Lettuce Shortage Caused by Unexpected Weather Comes to an End

Yuma agricultural fields during the season

Yuma, Arizona provides the majority of winter leafy greens in the U.S. and Salinas, California grows those same crops in the summer.  When harvest periods in the two areas don’t align, it can create a lettuce shortage—like the one that just ended.  For the Arizona Science Desk, Maya Springhawk Robnett reports…

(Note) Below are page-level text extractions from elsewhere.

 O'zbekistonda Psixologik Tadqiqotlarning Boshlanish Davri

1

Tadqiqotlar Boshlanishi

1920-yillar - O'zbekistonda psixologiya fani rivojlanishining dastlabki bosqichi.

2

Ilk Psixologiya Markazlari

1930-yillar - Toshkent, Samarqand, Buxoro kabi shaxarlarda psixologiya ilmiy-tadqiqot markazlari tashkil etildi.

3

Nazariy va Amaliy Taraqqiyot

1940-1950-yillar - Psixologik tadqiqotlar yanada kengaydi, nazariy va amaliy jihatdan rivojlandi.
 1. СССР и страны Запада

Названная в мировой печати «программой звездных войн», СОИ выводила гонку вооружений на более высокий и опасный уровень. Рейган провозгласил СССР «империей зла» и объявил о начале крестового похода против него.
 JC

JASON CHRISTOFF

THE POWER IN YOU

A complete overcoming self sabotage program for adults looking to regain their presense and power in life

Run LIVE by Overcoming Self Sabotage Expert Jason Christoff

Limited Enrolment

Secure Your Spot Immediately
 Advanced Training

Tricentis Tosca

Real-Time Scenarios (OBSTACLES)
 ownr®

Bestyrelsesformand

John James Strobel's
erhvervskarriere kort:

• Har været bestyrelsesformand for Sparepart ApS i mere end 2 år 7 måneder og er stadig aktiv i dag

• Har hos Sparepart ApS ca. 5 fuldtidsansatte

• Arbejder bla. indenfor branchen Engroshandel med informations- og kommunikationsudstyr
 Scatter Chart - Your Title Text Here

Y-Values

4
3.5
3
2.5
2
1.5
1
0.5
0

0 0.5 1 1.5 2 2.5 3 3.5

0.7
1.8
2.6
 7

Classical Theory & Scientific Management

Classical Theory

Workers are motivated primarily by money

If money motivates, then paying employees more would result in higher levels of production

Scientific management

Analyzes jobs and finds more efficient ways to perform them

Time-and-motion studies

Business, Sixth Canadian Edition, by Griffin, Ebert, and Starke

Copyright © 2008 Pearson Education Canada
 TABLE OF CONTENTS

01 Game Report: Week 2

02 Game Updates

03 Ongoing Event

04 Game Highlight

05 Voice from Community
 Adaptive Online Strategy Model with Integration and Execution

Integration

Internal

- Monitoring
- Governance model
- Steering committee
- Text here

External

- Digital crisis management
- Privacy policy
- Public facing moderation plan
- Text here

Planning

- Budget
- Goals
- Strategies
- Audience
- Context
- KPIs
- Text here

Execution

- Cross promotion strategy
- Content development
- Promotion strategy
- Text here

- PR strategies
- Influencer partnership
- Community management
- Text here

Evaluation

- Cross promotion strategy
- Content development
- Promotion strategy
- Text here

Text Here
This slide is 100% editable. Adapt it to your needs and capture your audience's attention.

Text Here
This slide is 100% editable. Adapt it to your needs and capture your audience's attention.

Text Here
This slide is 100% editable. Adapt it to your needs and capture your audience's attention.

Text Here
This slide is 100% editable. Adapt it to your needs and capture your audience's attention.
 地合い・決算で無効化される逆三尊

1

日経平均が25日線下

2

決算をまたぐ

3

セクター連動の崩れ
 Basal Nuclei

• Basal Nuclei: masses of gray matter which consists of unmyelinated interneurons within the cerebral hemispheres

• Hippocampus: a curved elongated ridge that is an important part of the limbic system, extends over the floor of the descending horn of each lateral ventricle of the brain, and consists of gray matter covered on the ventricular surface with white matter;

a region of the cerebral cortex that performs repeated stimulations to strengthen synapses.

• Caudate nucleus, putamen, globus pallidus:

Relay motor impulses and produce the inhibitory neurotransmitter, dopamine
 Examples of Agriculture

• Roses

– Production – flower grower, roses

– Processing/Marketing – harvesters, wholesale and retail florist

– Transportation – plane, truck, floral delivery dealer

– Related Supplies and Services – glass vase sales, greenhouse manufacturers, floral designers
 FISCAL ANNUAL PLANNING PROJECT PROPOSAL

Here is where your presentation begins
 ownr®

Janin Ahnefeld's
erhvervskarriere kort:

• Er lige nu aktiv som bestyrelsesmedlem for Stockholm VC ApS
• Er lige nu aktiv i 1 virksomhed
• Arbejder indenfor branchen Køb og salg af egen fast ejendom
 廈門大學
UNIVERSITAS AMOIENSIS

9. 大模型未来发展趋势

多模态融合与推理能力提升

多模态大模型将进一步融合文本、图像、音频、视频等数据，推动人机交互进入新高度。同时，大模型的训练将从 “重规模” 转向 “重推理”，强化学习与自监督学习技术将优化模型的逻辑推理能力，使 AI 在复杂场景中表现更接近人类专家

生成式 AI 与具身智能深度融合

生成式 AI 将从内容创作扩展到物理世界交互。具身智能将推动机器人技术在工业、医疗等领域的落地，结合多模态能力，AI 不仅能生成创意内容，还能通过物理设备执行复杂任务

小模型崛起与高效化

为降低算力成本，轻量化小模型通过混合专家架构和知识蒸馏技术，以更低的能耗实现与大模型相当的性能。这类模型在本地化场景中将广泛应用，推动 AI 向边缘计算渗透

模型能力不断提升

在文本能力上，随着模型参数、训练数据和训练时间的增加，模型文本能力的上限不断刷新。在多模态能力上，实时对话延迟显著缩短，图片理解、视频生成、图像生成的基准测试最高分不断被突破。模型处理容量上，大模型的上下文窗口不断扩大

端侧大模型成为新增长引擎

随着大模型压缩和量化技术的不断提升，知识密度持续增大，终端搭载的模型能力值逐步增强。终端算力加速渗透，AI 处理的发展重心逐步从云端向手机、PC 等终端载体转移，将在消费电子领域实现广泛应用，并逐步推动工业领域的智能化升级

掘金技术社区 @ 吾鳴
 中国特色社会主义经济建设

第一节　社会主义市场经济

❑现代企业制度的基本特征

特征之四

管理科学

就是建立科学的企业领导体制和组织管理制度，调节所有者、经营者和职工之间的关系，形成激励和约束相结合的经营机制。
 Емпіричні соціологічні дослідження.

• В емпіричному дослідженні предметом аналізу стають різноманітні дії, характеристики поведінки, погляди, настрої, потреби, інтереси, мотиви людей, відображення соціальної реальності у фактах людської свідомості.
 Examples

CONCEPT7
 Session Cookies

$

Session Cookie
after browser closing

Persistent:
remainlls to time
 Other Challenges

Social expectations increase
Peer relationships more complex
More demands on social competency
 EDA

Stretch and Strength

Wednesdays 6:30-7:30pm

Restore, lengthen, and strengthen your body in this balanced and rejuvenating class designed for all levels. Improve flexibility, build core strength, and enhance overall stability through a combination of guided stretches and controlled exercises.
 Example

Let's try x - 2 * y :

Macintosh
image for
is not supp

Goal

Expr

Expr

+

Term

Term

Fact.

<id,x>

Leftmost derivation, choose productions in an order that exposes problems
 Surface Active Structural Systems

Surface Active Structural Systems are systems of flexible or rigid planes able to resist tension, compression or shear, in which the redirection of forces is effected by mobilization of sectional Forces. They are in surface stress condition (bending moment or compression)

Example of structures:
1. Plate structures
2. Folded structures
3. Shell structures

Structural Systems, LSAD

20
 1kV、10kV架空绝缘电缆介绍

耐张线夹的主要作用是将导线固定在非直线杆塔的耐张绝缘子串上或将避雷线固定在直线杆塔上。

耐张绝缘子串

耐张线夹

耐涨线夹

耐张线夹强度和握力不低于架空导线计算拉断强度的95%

The shortage began in mid-March.  Due to record rainfall in California, Salinas growers had to plant later than usual.  And due to unexpected heat in Arizona, Yuma growers had to harvest earlier.  This created a gap in the supply, driving up lettuce prices in some areas of the country.

"It was a double whammy."

The severe shortage has virtually come to an end, according to Paul Brierley, Executive Director of the Yuma Center of Excellence for Desert Agriculture.  Brierley said growers can’t always foresee these kinds of problems. “The weather’s something that nobody can predict and it definitely was a weather-related—it was a double whammy weather-related thing of us being warm and then them getting all that rain.”

The Center hopes to prevent future  shortages by working to extend the Yuma lettuce growing season to start earlier and end later—which would bridge potential harvesting gaps between Yuma and Salinas.